GIVEN RECORDS:
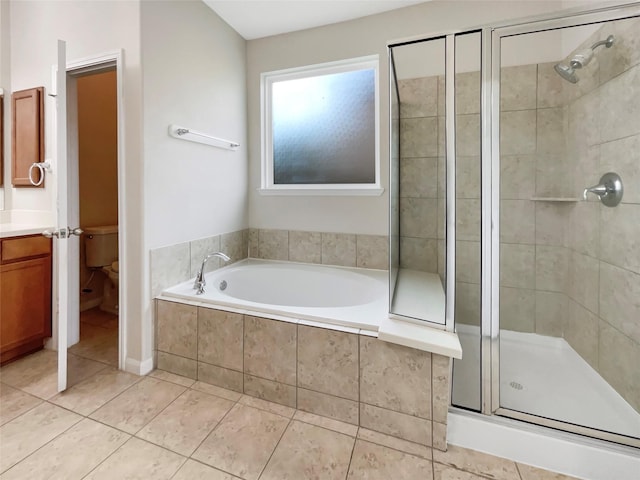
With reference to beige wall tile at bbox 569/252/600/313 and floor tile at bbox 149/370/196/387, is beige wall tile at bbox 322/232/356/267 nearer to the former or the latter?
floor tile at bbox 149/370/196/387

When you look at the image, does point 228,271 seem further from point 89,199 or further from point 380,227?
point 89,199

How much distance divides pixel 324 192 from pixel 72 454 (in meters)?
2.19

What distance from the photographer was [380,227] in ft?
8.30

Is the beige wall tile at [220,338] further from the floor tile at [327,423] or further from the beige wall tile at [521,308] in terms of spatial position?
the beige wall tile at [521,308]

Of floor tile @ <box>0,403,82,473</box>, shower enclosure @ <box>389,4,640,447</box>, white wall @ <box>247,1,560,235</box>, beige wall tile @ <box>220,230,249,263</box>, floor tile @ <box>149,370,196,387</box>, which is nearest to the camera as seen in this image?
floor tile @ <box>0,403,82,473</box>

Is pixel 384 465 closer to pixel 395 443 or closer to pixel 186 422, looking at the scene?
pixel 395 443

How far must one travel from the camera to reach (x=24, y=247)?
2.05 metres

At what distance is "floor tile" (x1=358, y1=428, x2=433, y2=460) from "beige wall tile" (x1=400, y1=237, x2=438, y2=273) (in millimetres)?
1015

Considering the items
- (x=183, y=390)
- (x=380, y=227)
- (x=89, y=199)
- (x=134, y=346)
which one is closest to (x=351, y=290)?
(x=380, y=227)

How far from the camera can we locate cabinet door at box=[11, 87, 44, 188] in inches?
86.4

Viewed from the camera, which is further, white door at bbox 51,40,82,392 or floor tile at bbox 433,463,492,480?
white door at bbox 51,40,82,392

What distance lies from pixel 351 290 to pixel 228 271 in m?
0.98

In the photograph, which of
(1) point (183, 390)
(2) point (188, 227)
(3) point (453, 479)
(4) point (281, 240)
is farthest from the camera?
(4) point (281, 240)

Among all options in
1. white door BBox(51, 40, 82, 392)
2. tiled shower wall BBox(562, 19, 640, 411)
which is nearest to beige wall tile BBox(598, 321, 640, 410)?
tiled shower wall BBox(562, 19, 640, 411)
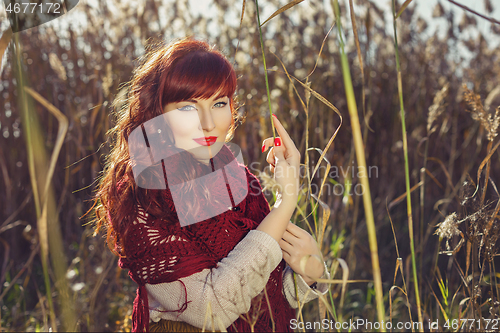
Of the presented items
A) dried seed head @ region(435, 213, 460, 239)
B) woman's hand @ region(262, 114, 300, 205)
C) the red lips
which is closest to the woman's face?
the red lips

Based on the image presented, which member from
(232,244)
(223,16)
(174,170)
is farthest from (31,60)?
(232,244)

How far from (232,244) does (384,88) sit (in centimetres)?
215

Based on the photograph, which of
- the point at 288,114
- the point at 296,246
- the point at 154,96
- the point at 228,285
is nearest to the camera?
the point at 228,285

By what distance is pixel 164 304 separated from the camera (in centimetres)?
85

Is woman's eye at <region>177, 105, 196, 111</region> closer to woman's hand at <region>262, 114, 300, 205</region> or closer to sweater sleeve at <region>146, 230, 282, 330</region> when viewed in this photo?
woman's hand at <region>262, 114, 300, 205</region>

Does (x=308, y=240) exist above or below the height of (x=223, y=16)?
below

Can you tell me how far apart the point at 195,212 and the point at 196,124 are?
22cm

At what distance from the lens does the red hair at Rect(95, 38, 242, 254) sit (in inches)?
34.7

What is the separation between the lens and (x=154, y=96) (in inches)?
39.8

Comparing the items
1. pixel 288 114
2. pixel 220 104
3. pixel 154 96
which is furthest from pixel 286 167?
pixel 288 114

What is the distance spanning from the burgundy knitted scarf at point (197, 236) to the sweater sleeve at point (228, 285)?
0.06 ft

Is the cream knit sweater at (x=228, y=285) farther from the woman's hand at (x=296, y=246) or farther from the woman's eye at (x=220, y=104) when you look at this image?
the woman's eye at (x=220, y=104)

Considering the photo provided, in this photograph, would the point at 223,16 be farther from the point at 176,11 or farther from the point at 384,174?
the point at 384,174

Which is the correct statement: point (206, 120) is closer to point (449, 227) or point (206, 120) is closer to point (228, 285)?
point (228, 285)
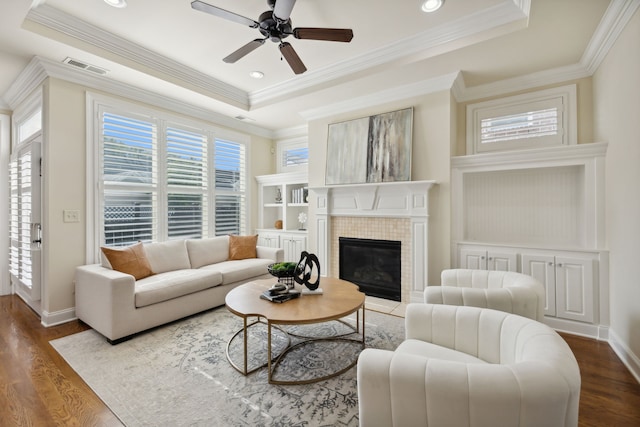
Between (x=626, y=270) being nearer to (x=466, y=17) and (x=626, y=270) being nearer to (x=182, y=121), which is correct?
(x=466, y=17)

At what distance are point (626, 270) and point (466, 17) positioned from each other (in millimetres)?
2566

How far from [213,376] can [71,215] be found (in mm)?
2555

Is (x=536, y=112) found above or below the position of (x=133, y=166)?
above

SHORT EXERCISE:
Please recast the entries, starting with the line containing "How far from [213,376]" and going on through the end of the entries, as a two-column CSV with the columns text and answer. Give one row per entry, with each value in its own quoted field and any line breaks replaced by spaces.

WRITTEN RESPONSE:
text,answer
"How far from [213,376] can [71,215] be found (in mm)?","2555"
"Is (x=536, y=112) found above or below the position of (x=133, y=166)?","above"